Of course, what I also realized, even with my somewhat limited capacity to comprehend most of this, besides the obvious common sense guideline that I had always followed anyway, was that future research projects were going to have another hurdle to jump. Any prospective study that includes private health information will require consent from the patient, which can later be withdrawn. Whether or not and to what extent the requirement to obtain this consent, in addition to the usual institutional review board research study consent, will make medical research efforts more difficult and time-consuming remains to be seen. Further, any research-related databases or data repositories that contain private medical information that already exist, that might potentially be added to in the future, or that will be established for a research project must obtain institutional review board approval requiring specific consent for inclusion of identifiable patient information whenever possible. Fortunately, teaching files of cases used for education and quality improvement functions that involve maintaining private medical information are excluded. Clearly, another layer of red-tape has been added to our research efforts.
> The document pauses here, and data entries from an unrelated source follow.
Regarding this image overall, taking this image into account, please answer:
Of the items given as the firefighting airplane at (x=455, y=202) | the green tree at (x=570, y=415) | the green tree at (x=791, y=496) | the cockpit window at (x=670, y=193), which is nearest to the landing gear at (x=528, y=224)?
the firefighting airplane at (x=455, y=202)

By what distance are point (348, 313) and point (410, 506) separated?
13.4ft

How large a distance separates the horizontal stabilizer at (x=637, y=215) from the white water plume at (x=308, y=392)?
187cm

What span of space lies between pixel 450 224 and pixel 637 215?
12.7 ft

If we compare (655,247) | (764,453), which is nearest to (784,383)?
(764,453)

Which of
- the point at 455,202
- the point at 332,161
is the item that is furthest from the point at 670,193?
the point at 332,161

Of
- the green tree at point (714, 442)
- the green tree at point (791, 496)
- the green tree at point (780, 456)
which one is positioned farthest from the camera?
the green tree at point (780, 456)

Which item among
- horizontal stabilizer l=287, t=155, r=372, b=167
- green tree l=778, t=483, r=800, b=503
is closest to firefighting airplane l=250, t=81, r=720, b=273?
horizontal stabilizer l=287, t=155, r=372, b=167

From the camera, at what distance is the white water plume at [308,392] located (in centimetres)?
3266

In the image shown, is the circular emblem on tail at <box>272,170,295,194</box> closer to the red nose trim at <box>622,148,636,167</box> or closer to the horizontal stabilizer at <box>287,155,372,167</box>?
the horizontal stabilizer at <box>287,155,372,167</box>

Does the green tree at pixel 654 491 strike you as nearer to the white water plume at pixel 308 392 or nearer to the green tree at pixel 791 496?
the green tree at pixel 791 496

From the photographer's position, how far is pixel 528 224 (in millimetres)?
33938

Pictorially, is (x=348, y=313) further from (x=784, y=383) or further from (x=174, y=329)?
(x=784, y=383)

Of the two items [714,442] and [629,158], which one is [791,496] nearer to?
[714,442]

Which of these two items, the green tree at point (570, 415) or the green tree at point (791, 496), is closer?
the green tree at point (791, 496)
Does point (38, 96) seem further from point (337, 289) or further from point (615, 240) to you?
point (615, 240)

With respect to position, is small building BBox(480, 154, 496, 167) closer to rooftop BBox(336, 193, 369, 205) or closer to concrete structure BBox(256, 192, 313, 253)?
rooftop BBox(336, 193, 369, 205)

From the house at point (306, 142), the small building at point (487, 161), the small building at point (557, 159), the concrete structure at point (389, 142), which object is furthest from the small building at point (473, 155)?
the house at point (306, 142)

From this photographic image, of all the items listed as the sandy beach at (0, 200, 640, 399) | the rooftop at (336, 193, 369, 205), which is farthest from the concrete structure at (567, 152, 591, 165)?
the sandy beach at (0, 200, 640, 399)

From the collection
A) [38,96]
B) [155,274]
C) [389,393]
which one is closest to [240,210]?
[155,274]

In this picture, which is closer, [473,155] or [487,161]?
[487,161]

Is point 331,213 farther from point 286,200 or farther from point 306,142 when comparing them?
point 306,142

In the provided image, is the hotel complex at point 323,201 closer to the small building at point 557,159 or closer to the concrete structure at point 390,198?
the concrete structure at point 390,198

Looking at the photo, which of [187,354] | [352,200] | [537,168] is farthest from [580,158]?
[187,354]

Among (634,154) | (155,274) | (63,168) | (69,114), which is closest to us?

I wonder how many situations have actually occurred in which patients were in any way negatively impacted by use of their private medical information in medical research studies or in everyday medical information exchanges among healthcare professionals. After all, the Hippocratic Oath states above all do no harm, and that certainly includes a prohibition against violating a patient's personal or medical privacy. Clearly, the intentional misuse of such information for personal gain is certainly possible, has occurred, and should be specifically and harshly punished under the law. However, HIPAA may have been stretched to cover an area where it was, in most instances, not really needed.